Spatial relationship records
=-=-=-=-=
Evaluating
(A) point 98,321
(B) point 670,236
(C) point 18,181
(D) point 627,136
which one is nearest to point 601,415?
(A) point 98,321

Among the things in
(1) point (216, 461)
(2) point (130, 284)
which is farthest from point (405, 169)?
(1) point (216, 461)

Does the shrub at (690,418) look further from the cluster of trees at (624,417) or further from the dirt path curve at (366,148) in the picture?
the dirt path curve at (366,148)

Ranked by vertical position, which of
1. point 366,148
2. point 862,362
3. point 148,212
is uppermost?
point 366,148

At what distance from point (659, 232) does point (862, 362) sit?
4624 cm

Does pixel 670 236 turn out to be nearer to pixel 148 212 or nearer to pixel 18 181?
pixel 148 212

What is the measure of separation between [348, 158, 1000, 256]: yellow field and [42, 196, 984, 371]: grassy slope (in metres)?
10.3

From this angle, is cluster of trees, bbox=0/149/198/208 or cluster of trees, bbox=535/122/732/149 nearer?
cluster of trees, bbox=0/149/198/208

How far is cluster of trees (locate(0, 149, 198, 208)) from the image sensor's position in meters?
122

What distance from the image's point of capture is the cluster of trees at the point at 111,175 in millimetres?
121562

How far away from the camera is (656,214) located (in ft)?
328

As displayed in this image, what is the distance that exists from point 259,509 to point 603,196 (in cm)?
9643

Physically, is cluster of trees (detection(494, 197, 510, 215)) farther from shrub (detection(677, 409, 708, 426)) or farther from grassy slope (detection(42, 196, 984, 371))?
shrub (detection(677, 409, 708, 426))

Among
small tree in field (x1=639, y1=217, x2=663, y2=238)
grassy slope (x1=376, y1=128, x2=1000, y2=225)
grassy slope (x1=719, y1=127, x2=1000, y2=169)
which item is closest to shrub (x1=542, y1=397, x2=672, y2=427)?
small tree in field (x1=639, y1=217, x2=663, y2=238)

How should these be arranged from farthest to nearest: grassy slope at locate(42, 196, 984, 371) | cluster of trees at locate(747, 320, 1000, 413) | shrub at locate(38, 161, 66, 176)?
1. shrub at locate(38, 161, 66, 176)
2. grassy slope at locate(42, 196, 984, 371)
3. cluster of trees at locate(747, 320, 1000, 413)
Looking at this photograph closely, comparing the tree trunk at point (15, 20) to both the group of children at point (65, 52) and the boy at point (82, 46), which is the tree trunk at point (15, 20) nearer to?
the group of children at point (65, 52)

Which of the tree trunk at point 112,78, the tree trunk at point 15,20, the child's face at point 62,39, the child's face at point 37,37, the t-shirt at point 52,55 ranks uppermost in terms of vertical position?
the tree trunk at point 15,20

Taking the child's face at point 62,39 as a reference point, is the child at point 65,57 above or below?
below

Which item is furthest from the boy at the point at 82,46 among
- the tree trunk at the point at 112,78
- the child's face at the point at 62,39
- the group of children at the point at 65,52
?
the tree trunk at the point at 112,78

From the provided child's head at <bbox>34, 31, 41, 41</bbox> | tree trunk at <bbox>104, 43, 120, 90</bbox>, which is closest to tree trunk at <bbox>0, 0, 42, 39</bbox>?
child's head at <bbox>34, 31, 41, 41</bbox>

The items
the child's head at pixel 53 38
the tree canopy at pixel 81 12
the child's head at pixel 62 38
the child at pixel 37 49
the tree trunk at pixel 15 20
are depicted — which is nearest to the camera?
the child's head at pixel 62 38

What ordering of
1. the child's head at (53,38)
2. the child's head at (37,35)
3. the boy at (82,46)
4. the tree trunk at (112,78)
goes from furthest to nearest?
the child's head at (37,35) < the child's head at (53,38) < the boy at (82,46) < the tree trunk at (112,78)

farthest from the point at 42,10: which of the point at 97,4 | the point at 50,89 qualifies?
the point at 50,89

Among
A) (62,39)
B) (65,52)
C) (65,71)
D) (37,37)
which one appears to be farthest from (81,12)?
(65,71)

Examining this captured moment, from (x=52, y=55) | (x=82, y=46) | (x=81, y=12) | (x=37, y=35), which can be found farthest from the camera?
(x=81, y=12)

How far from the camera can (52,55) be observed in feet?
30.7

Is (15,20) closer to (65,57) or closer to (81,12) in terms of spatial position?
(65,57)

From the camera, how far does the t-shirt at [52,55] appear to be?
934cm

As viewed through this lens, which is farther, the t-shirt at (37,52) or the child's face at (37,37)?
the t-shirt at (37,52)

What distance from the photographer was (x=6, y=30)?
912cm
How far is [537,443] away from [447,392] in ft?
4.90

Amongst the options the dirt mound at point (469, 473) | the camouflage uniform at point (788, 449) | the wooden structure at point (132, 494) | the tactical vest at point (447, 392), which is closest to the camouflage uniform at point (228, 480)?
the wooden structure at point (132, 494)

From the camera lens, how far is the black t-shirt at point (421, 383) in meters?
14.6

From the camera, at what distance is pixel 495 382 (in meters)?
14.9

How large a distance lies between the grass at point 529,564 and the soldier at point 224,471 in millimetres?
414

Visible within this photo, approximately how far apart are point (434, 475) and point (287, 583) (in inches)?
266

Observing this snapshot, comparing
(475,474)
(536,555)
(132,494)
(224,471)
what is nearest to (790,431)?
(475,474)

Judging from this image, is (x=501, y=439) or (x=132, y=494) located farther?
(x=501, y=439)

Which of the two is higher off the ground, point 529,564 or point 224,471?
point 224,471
=-=-=-=-=
Please convert every line of the records above into a JSON list of strings, with one string per line and no blank lines.

[
  "Evaluating",
  "(A) point 98,321",
  "(B) point 670,236",
  "(C) point 18,181",
  "(D) point 627,136",
  "which one is nearest to point 601,415?",
  "(A) point 98,321",
  "Among the things in",
  "(1) point (216, 461)",
  "(2) point (130, 284)",
  "which is farthest from point (405, 169)?",
  "(1) point (216, 461)",
  "Does the shrub at (690,418) look further from the cluster of trees at (624,417) or further from the dirt path curve at (366,148) in the picture?",
  "the dirt path curve at (366,148)",
  "Ranked by vertical position, which of",
  "1. point 366,148",
  "2. point 862,362",
  "3. point 148,212",
  "is uppermost?",
  "point 366,148",
  "At what distance from point (659, 232) does point (862, 362) sit?",
  "4624 cm",
  "Does pixel 670 236 turn out to be nearer to pixel 148 212 or nearer to pixel 18 181?",
  "pixel 148 212",
  "What is the measure of separation between [348, 158, 1000, 256]: yellow field and [42, 196, 984, 371]: grassy slope (in metres)?",
  "10.3",
  "From this angle, is cluster of trees, bbox=0/149/198/208 or cluster of trees, bbox=535/122/732/149 nearer?",
  "cluster of trees, bbox=0/149/198/208",
  "How far is cluster of trees (locate(0, 149, 198, 208)) from the image sensor's position in meters?",
  "122",
  "What distance from the image's point of capture is the cluster of trees at the point at 111,175 in millimetres?",
  "121562",
  "How far away from the camera is (656,214) located (in ft)?",
  "328",
  "As displayed in this image, what is the distance that exists from point 259,509 to point 603,196 (in cm)?",
  "9643",
  "Physically, is cluster of trees (detection(494, 197, 510, 215)) farther from shrub (detection(677, 409, 708, 426)) or farther from grassy slope (detection(42, 196, 984, 371))?",
  "shrub (detection(677, 409, 708, 426))",
  "Among",
  "small tree in field (x1=639, y1=217, x2=663, y2=238)",
  "grassy slope (x1=376, y1=128, x2=1000, y2=225)",
  "grassy slope (x1=719, y1=127, x2=1000, y2=169)",
  "which item is closest to shrub (x1=542, y1=397, x2=672, y2=427)?",
  "small tree in field (x1=639, y1=217, x2=663, y2=238)",
  "How should these be arranged from farthest to nearest: grassy slope at locate(42, 196, 984, 371) | cluster of trees at locate(747, 320, 1000, 413) | shrub at locate(38, 161, 66, 176)?",
  "1. shrub at locate(38, 161, 66, 176)",
  "2. grassy slope at locate(42, 196, 984, 371)",
  "3. cluster of trees at locate(747, 320, 1000, 413)",
  "Looking at this photograph closely, comparing the tree trunk at point (15, 20) to both the group of children at point (65, 52) and the boy at point (82, 46), which is the tree trunk at point (15, 20) nearer to?",
  "the group of children at point (65, 52)",
  "Which of the tree trunk at point 112,78, the tree trunk at point 15,20, the child's face at point 62,39, the child's face at point 37,37, the t-shirt at point 52,55 ranks uppermost in terms of vertical position?",
  "the tree trunk at point 15,20",
  "Taking the child's face at point 62,39 as a reference point, is the child at point 65,57 above or below?",
  "below",
  "Which item is furthest from the boy at the point at 82,46 among",
  "- the tree trunk at the point at 112,78",
  "- the child's face at the point at 62,39",
  "- the group of children at the point at 65,52",
  "?",
  "the tree trunk at the point at 112,78",
  "From the provided child's head at <bbox>34, 31, 41, 41</bbox> | tree trunk at <bbox>104, 43, 120, 90</bbox>, which is closest to tree trunk at <bbox>0, 0, 42, 39</bbox>?",
  "child's head at <bbox>34, 31, 41, 41</bbox>",
  "The items",
  "the child's head at pixel 53 38",
  "the tree canopy at pixel 81 12",
  "the child's head at pixel 62 38",
  "the child at pixel 37 49",
  "the tree trunk at pixel 15 20",
  "are depicted — which is nearest to the camera?",
  "the child's head at pixel 62 38",
  "What ordering of",
  "1. the child's head at (53,38)",
  "2. the child's head at (37,35)",
  "3. the boy at (82,46)",
  "4. the tree trunk at (112,78)",
  "goes from furthest to nearest?",
  "the child's head at (37,35) < the child's head at (53,38) < the boy at (82,46) < the tree trunk at (112,78)",
  "farthest from the point at 42,10: which of the point at 97,4 | the point at 50,89 qualifies?",
  "the point at 50,89",
  "Among",
  "A) (62,39)",
  "B) (65,52)",
  "C) (65,71)",
  "D) (37,37)",
  "which one appears to be farthest from (81,12)?",
  "(65,71)",
  "Examining this captured moment, from (x=52, y=55) | (x=82, y=46) | (x=81, y=12) | (x=37, y=35), which can be found farthest from the camera?",
  "(x=81, y=12)",
  "How far from the camera can (52,55) be observed in feet?",
  "30.7",
  "Is (15,20) closer to (65,57) or closer to (81,12) in terms of spatial position?",
  "(65,57)",
  "From the camera, how far does the t-shirt at [52,55] appear to be?",
  "934cm",
  "As viewed through this lens, which is farther, the t-shirt at (37,52) or the child's face at (37,37)?",
  "the t-shirt at (37,52)",
  "What distance from the photographer was (x=6, y=30)?",
  "912cm",
  "How far is [537,443] away from [447,392] in ft?",
  "4.90",
  "Amongst the options the dirt mound at point (469, 473) | the camouflage uniform at point (788, 449) | the wooden structure at point (132, 494) | the tactical vest at point (447, 392), which is closest to the camouflage uniform at point (228, 480)?",
  "the wooden structure at point (132, 494)",
  "From the camera lens, how far is the black t-shirt at point (421, 383) in meters?",
  "14.6",
  "From the camera, at what distance is pixel 495 382 (in meters)?",
  "14.9",
  "How large a distance lies between the grass at point 529,564 and the soldier at point 224,471 in millimetres?",
  "414",
  "Visible within this photo, approximately how far apart are point (434, 475) and point (287, 583) (in inches)?",
  "266",
  "Observing this snapshot, comparing",
  "(475,474)",
  "(536,555)",
  "(132,494)",
  "(224,471)",
  "what is nearest to (790,431)?",
  "(475,474)",
  "Judging from this image, is (x=501, y=439) or (x=132, y=494) located farther?",
  "(x=501, y=439)",
  "Which of the two is higher off the ground, point 529,564 or point 224,471?",
  "point 224,471"
]